→ Selected passage
'''

# Coming around



## bobo (Sep 20, 2007)

So i`m finally getting round to starting my saltwater tank - and i`ve been looking at all sorts of different things to put in my tank and so my questions are arousing

its gonna be a coral and reef tank and my current wish list is :
2 Clownfish - species depending on availabilty
some shrimp - probably fire shrimp
a valentini puffer - my question is will he fit in with the shrimp?

the tank is gonna be about 30-40 gallons - so please throw in some ideas of what else i can add to this tank.


----------



## bobo (Sep 20, 2007)

okay sudden cahnge - the tank may be up to 70 gallons rather then small  at the LFS we were discussing a 70 gallon tank so it`ll be bigger then i previously thought.


----------



## bobo (Sep 20, 2007)

alright so lets clarify this a bit more 

The tank will be larger then i thought so lets leave it at 55gallons since the final measurements are not yet decided.

it will be FOWLR so now i`m wondering about what to put in it and i`m open to many ideas.

2 clown fish - of some sort is all i got so far
i love the valentini puffer
i like the fire shrimp
i like lionfish ( although i know that if this goes in i may have some trouble )
ideas please?


----------



## gymnothorax (Sep 20, 2007)

i would recommend choosing between the puffer or the shrimp, but mixing the two will more than likely result in a fat and happy valentini with leg or two poking out of his mouth : )


----------



## SeaSerpant (Dec 9, 2007)

Nice example. But that's probably the truth. Either get the shrimp or the puffer. It's your call.


----------



## bobo (Sep 20, 2007)

okay reading around i`m quite scared to start something larger then 30 gallons first go so i`m just wondering if this can work out.

20-30 gallons
FOWLR
2 clownfish
2 fire shrimp
2 cleaner shrimp 
1-2 Coral
1-2 other small fish (blennies?)
and hermit crabs?!


----------



## Lupin (Aug 2, 2006)

bobo said:


> okay reading around i`m quite scared to start something larger then 30 gallons first go so i`m just wondering if this can work out.

'''

→ Listing
'''

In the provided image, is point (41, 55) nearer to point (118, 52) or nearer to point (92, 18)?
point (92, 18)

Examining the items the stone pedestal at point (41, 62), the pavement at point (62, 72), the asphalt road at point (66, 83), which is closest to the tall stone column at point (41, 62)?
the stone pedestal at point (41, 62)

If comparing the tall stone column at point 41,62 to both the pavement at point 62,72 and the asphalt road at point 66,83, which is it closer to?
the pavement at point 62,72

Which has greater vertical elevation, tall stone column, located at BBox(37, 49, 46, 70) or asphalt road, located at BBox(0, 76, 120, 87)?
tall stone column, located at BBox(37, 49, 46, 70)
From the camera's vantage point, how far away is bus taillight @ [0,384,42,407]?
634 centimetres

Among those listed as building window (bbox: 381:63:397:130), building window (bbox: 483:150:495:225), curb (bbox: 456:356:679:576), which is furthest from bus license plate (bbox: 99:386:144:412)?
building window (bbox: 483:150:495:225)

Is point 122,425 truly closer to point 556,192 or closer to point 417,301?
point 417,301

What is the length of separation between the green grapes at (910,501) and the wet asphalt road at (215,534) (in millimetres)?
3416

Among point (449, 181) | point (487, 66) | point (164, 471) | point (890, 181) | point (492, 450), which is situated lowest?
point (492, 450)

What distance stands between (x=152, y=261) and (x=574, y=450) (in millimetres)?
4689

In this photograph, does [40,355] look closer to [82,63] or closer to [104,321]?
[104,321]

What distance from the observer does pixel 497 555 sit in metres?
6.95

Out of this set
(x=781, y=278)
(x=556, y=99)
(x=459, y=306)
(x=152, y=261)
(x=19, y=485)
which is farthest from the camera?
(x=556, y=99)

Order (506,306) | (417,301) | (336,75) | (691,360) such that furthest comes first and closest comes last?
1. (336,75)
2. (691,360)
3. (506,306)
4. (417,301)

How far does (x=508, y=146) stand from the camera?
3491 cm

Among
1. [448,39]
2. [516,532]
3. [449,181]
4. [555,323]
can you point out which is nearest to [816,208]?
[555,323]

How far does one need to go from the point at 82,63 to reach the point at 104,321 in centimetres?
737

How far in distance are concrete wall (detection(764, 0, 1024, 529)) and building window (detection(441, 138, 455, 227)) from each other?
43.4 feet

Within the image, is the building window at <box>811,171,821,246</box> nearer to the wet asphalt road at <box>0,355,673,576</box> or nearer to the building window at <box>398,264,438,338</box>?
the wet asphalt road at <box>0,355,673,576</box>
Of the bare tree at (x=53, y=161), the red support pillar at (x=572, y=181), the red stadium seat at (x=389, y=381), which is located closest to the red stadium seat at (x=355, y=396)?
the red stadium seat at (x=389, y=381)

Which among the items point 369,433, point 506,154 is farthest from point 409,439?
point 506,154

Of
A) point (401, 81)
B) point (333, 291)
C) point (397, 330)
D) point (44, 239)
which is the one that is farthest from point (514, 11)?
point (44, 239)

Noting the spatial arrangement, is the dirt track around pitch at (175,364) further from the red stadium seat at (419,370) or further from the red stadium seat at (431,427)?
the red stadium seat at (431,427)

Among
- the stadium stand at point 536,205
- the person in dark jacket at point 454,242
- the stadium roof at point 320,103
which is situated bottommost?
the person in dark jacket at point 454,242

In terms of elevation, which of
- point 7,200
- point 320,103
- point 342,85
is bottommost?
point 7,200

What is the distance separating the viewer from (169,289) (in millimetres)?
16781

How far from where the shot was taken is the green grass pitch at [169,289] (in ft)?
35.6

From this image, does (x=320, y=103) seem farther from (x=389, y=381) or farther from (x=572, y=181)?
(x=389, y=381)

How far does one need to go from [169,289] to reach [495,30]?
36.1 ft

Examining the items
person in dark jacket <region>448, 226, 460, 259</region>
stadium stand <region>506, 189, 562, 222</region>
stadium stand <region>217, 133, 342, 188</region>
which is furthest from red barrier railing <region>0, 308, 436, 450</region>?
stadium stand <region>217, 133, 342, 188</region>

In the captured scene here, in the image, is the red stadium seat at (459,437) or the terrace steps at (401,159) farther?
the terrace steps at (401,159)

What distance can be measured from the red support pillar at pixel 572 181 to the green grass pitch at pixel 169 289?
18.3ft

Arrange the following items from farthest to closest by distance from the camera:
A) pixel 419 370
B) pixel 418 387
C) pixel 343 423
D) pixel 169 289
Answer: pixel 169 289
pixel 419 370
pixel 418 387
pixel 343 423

'''

→ Written exercise A
Set down the part of the saltwater tank thread starting at "ideas please?" and ending at "his mouth : )".
→ Written exercise B
List the usernames of everyone who posted in the saltwater tank thread.
→ Written exercise C
In the saltwater tank thread, what tank size does bobo settle on in the post beginning "alright so lets clarify this a bit more"?

→ Final answer A
ideas please?


----------



## gymnothorax (Sep 20, 2007)

i would recommend choosing between the puffer or the shrimp, but mixing the two will more than likely result in a fat and happy valentini with leg or two poking out of his mouth : )

→ Final answer B
bobo
gymnothorax
SeaSerpant
Lupin

→ Final answer C
55 gallons.